There are three ways to verify that a unit test has passed:

  • Use one or more Assert statements to validate specific outcomes. For more information, see Using Assert Statements.

  • Verify that no exception was thrown. It is still advisable to use one or more Assert statements.

  • Verify that a particular exception is thrown. You can do this by using the ExpectedExceptionAttribute attribute.

Using Assert Statements

If the Pass or Fail result that a test produces is more informative or important to you than the actions that the test might complete, you should use one or more Assert statements in the test's code.

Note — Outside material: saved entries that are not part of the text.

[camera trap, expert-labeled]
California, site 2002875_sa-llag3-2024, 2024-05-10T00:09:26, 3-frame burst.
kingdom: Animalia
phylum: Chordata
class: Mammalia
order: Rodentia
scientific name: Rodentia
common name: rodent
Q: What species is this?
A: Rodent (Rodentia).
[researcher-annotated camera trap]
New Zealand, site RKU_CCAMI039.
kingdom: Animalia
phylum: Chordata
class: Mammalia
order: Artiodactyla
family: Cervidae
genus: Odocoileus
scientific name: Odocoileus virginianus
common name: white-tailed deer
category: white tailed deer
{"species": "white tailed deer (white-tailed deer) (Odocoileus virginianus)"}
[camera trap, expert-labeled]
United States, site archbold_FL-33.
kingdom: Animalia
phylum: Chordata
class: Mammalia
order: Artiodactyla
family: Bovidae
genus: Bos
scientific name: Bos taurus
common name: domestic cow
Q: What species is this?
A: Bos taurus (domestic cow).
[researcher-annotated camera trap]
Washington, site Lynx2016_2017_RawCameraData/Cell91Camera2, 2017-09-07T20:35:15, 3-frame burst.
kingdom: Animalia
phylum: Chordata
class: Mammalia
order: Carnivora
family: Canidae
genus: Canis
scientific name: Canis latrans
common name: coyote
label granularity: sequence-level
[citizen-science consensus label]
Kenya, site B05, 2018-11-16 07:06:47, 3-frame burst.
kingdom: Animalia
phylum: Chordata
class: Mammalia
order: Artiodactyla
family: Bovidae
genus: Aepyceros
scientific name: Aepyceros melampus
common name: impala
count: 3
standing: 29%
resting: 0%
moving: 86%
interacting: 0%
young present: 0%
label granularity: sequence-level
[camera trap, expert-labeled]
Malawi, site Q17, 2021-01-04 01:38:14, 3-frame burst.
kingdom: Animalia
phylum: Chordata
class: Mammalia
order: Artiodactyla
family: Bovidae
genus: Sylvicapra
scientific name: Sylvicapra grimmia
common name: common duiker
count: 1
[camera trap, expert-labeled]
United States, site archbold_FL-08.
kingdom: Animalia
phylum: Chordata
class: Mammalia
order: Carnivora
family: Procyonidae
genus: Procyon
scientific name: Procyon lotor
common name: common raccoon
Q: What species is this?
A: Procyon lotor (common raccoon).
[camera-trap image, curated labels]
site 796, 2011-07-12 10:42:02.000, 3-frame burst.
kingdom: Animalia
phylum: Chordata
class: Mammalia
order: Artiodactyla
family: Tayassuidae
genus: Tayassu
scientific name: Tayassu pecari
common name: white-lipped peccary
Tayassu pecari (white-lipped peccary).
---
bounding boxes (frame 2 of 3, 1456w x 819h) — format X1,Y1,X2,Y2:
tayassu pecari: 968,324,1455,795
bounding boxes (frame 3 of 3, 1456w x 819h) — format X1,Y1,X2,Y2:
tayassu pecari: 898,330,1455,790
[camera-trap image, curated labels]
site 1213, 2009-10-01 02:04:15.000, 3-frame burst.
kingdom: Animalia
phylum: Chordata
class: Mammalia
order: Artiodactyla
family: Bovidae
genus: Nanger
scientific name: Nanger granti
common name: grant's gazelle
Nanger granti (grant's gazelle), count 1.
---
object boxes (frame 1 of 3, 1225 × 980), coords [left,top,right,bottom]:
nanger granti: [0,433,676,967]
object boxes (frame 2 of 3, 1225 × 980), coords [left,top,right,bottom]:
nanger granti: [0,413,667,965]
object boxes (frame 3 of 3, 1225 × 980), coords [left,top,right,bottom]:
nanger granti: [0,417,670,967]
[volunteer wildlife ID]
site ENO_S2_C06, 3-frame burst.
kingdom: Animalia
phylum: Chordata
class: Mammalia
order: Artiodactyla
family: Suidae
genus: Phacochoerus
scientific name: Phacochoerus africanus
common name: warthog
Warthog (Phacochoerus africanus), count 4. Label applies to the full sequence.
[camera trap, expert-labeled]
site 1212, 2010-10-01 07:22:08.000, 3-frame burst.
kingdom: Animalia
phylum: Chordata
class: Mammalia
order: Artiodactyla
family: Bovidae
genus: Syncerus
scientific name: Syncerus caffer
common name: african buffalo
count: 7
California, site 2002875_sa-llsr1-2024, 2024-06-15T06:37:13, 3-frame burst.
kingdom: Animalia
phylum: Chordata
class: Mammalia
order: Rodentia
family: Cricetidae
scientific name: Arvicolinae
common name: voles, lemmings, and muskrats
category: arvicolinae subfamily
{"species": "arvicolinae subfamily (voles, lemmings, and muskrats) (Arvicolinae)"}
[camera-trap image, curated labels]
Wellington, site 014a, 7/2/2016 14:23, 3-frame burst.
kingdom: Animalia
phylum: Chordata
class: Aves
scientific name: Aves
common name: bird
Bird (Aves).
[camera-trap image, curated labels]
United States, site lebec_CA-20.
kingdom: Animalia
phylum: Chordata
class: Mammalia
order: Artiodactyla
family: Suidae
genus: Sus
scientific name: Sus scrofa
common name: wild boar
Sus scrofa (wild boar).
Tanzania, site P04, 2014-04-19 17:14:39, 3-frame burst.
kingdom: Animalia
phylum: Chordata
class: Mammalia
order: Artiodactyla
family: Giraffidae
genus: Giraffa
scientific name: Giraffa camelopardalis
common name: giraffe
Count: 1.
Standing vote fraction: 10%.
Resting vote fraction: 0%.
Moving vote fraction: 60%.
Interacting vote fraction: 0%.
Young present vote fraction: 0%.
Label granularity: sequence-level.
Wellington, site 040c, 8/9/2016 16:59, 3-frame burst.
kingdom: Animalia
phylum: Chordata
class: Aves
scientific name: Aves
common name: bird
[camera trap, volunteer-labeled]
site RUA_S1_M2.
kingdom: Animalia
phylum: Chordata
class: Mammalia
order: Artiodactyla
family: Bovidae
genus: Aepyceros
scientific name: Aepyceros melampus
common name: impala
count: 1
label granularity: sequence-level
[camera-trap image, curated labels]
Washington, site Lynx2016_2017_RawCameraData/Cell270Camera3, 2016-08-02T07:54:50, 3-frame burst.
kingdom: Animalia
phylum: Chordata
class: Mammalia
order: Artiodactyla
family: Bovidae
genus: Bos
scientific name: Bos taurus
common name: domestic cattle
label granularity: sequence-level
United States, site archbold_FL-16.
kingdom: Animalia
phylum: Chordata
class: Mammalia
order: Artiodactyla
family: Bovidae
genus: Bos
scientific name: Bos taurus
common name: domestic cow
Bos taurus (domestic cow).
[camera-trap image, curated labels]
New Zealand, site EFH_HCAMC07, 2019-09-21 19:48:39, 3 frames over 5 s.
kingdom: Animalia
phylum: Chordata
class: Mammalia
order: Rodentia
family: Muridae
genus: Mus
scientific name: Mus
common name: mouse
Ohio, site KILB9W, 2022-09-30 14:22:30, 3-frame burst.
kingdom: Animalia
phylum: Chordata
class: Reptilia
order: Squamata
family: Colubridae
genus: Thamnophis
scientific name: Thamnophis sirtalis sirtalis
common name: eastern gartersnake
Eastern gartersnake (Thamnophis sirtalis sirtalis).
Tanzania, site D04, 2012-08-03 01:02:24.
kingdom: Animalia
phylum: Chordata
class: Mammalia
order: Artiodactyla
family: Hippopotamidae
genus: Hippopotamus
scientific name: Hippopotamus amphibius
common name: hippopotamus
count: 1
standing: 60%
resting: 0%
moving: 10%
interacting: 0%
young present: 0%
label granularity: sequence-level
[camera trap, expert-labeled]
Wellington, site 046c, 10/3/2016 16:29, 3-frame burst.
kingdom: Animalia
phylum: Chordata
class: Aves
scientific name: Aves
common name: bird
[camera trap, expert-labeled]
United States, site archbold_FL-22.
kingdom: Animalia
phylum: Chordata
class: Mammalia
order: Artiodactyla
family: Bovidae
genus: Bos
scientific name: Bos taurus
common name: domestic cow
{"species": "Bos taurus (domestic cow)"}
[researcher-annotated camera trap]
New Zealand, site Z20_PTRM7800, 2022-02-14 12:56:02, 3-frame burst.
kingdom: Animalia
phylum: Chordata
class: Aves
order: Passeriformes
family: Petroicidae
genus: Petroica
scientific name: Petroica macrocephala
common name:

The test engine assumes that every unit test starts in a passing state. The test remains in that state until an Assert statement produces a result that contradicts the passing state, changing it from Pass to Fail or Inconclusive, or until an exception not specified in an ExpectedExceptionAttribute attribute is thrown. In another words, a unit test without an Assert statement will produce a Pass result every time it is run. This is not necessarily a useless test; you might just want to exercise the code to make sure it runs without throwing an exception. Code exercised in a unit test will be reported as covered in the code-coverage statistics regardless of whether the test produced a decisive result or even contained an Assert statement.

However, to verify that a specific action is being taken or a specific state is being reached, you must use Asserts. Several Assert statements are available to you in the Microsoft.VisualStudio.TestTools.UnitTesting namespace. The various Assert statements give you flexibility; for example, you can force a test to fail by using the statement Assert.Fail(). In addition to these Assert statements, you can, of course, construct your own custom functionality, perhaps by using Assert statements in if blocks.

Regardless of what results a test returns, it passes or fails depending on its Assert statements. If a test contains several Asserts, the state of the test remains Pass until an Assert is encountered that changes the state to Fail or Inconclusive.